### RECORDS TO USE ###
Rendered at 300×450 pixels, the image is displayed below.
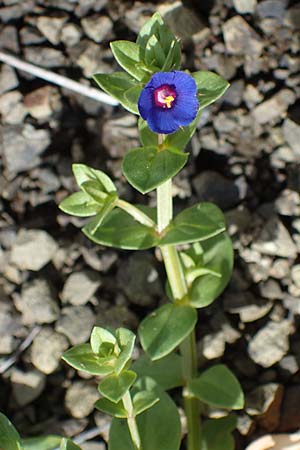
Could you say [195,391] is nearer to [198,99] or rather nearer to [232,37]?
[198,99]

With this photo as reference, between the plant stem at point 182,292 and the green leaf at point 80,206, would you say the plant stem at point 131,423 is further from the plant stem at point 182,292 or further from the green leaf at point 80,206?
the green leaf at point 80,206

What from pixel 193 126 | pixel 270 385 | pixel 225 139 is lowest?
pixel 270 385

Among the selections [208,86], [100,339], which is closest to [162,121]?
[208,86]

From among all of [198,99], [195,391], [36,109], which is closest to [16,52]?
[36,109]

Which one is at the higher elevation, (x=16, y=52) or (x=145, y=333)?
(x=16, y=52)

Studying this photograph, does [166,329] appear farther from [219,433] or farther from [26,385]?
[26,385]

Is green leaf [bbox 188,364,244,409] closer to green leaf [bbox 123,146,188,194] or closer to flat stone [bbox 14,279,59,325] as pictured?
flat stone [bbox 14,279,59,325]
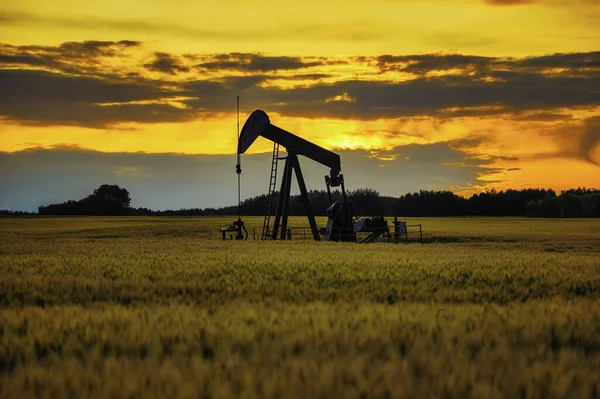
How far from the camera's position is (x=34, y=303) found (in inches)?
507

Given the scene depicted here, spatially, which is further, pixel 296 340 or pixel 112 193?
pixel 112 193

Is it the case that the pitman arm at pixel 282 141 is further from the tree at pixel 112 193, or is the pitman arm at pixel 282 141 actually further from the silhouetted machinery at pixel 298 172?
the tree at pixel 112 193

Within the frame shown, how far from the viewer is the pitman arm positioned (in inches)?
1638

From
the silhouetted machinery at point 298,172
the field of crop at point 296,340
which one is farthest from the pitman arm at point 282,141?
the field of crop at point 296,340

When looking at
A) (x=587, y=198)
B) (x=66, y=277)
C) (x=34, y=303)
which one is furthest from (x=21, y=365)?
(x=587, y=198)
###
▸ **WHAT IS ASKED**:
Express the part of the listing that runs from the line containing "Which one is at" through the end of the listing as a Markdown table with the columns Row and Line. Give each nonblank line its own numbered row, and leave out the pictures.

▸ **TASK RESPONSE**:
| Row | Line |
|---|---|
| 1 | Which one is at the higher elevation, (x=16, y=52) or (x=145, y=333)? |
| 2 | (x=16, y=52) |
| 3 | Studying this photograph, does [166,329] appear farther from [219,433] or farther from [26,385]? |
| 4 | [26,385] |
| 5 | Is green leaf [bbox 188,364,244,409] closer to green leaf [bbox 123,146,188,194] or closer to flat stone [bbox 14,279,59,325] as pictured? |
| 6 | flat stone [bbox 14,279,59,325] |
| 7 | How far from the camera's position is (x=34, y=303) found (in inches)? |
| 8 | 507 |
| 9 | Given the scene depicted here, spatially, which is further, pixel 296 340 or pixel 112 193? |
| 10 | pixel 112 193 |
| 11 | Is it the case that the pitman arm at pixel 282 141 is further from the tree at pixel 112 193, or is the pitman arm at pixel 282 141 actually further from the silhouetted machinery at pixel 298 172? |
| 12 | the tree at pixel 112 193 |
| 13 | Within the frame shown, how far from the viewer is the pitman arm positioned (in inches)? |
| 14 | 1638 |
| 15 | From |
| 16 | the silhouetted machinery at point 298,172 |
| 17 | the field of crop at point 296,340 |
| 18 | which one is farthest from the pitman arm at point 282,141? |
| 19 | the field of crop at point 296,340 |
| 20 | When looking at |
| 21 | A) (x=587, y=198) |
| 22 | B) (x=66, y=277) |
| 23 | C) (x=34, y=303) |
| 24 | which one is furthest from (x=21, y=365)? |
| 25 | (x=587, y=198) |